- Artist: Francis Bacon
- Year: 1945
- Type: Oil on canvas
- Dimensions: 144.8 cm × 128.3 cm (57.0 in × 50.5 in)
- Location: Tate Modern; London;

= Figure in a Landscape =

1945 painting by Francis Bacon

Figure in a Landscape is an oil on canvas painting by the British artist Francis Bacon, from 1945. It is held at the Tate Modern, in London.

==History and description==
It was based on a photograph of his then lover, Eric Hall, dozing on a seat in Hyde Park, also the basis of another 1945 painting of the same name, which was bought by Diana Watson and later in 1950 by the Tate Gallery.

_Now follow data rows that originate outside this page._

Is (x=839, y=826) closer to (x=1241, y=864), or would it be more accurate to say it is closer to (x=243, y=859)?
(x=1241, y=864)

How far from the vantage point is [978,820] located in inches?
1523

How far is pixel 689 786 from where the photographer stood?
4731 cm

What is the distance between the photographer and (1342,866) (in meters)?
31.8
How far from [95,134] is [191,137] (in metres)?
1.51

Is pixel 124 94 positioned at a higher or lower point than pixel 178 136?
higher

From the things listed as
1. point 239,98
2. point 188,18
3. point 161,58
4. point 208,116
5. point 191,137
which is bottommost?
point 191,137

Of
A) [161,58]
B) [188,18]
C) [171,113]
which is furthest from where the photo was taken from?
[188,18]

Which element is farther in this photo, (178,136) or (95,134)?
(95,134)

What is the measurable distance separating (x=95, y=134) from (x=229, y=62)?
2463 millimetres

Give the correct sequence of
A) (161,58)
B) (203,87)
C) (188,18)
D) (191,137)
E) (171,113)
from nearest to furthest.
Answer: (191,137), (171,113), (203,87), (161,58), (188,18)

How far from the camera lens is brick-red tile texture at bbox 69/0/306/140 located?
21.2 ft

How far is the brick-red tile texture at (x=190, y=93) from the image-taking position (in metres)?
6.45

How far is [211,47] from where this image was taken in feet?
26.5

As is typical in Bacon's figures, the human form depicted here is incomplete and unusual: the figure's legs seem to disappear into thin air, while the head and torso are not even hinted at, leaving the impression that the man's jacket is empty. Only the figure's hands remain, a bluish hue, resting on the bench, the only sign of a real human being. The vegetation behind Hall is painted a gloomy gray, contrasting with a patch of bright blue sky above. A mouth can be discerned speaking to a microphone, which can be perceived as a comentary on the political situation at the time. Tate Modern website states: "The pastoral setting is therefore contrasted with the intimations of organised political violence, making this an early example of Bacon’s combination of aggression and everyday mundane reality."